RALEIGH, N.C. - When Will Wade took over at NC State, he didn’t just build a roster - he built a résumé. From the moment he arrived, Wade made it clear that this wasn’t going to be a typical Year 1 rebuild. Instead, he stacked his roster with players who didn’t just have talent - they had experience, pedigree, and most importantly, they had won.
Look at the names: Darrion Williams (Texas Tech), Ven-Allen Lubin (UNC), Tre Holloman (Michigan State), Terrance Arceneaux (Houston), and Quadir Copeland (McNeese State). That’s not just a group of transfers; that’s a group with real NCAA Tournament mileage. Between them, they brought 549 minutes of March Madness experience - 200 more than any other team in the ACC, according to Wade back in October at the ACC Tip-Off in Charlotte.

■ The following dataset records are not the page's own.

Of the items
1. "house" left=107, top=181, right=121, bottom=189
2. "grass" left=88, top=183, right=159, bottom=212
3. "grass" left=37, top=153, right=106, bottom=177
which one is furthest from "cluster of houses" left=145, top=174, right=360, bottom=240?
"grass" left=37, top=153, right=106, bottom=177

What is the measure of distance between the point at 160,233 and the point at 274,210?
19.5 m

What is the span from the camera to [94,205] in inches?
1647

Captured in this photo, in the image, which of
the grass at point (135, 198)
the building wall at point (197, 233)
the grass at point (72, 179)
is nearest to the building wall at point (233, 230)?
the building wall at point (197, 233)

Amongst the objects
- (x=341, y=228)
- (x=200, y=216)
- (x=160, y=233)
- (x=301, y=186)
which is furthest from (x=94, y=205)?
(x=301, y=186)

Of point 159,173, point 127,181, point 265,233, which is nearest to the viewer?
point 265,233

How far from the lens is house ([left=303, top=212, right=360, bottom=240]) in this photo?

That number wasn’t just a stat to Wade - it was a blueprint. “We want to have a team that’s prepared to get to March and prepared to win in March,” he said. And on paper, he had every reason to believe this group could do just that.
But basketball isn’t played on paper.
Fast forward to mid-February, and the reality has been a little more complicated. Despite all that experience, this NC State team has struggled to close out games - especially at home.
Three losses in their own building sting, but it’s not just the defeats. It’s how they’ve happened: tight games, pressure moments, and a team that, for all its March-tested résumés, hasn’t been able to consistently execute when it matters most.
On the road, it’s been more of the same - close calls, near misses, and opportunities slipping away late. The mental toughness and poise that were supposed to be this team’s calling card have been inconsistent at best.
Now, this doesn’t mean NC State is out of the fight - far from it. There’s still time to regroup, recalibrate, and lean into the experience that made this roster so promising in the first place. But the margin for error is shrinking, and the expectations that came with this veteran group aren’t going anywhere.
Wade built a team for March. The question now is whether they can get there - and once they do, whether they’ll be ready to deliver.